I forgot to mention the whole guardianship application as he put it was so he could have say in any decision making on behalf of his children, which is hard as he doesn't communicate with me at all. His new girlfriend has sent me messages stating there will be no emails or anything sent to him from me. Then in the next message she says we need to communicate! I was like which is it?
He says he wants full access through mail, emails, phone or any electronic devices.
It's tough for me as the mother to want my children to go through that. When I've done my best to be their stability. I just find it very selfish to want but not even give anything to them. I used to make excuses for him so my kids would be hurt as little as possible. Telling them he's a good dad, he misses them too and no matter what he loves them. But I know he's a grown man and makes his choices. My older kids know this and that's why they resent him. Passing messages through other people saying he misses them. It just doesn't cut it for them. Going from having a dad who really did love them, who was a good dad and was very active in their lives to not having a dad at all is hard for them.

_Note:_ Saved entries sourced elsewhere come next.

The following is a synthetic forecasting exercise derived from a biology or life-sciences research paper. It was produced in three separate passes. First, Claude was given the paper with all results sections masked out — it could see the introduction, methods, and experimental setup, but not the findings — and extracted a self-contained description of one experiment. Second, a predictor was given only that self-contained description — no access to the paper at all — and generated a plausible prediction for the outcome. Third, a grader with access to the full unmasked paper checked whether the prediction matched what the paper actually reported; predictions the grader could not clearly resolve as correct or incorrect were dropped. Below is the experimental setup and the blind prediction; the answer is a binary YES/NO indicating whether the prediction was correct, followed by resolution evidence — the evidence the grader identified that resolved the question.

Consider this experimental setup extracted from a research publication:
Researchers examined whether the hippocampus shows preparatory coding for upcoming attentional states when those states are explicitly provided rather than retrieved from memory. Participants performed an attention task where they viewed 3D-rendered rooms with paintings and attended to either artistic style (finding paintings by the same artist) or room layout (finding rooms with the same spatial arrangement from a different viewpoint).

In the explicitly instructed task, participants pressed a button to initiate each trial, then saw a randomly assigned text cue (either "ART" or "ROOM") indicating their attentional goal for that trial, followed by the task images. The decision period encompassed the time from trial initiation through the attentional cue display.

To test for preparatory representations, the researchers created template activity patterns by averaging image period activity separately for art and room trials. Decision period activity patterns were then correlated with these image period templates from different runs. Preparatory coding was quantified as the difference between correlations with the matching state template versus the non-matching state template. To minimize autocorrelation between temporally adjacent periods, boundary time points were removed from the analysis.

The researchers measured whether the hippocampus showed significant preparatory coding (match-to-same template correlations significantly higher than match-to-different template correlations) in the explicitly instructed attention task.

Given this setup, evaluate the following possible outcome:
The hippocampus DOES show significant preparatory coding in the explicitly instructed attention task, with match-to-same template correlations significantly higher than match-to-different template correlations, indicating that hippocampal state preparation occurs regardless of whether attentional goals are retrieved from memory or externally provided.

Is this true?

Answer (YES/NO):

Two of my children have had birthdays since and of course they were sad not hearing from their dad.
This is all new to me and I just don't know how to feel or what to expect. Just doing my best to remain positive.

Hey at least he responded!
You stand a good chance of getting child support. If he will leave you for another female then he is not good enough for you.
Sign for the baby? What country are you in?
Just because he asked to remain in the children's lives does not mean he will win.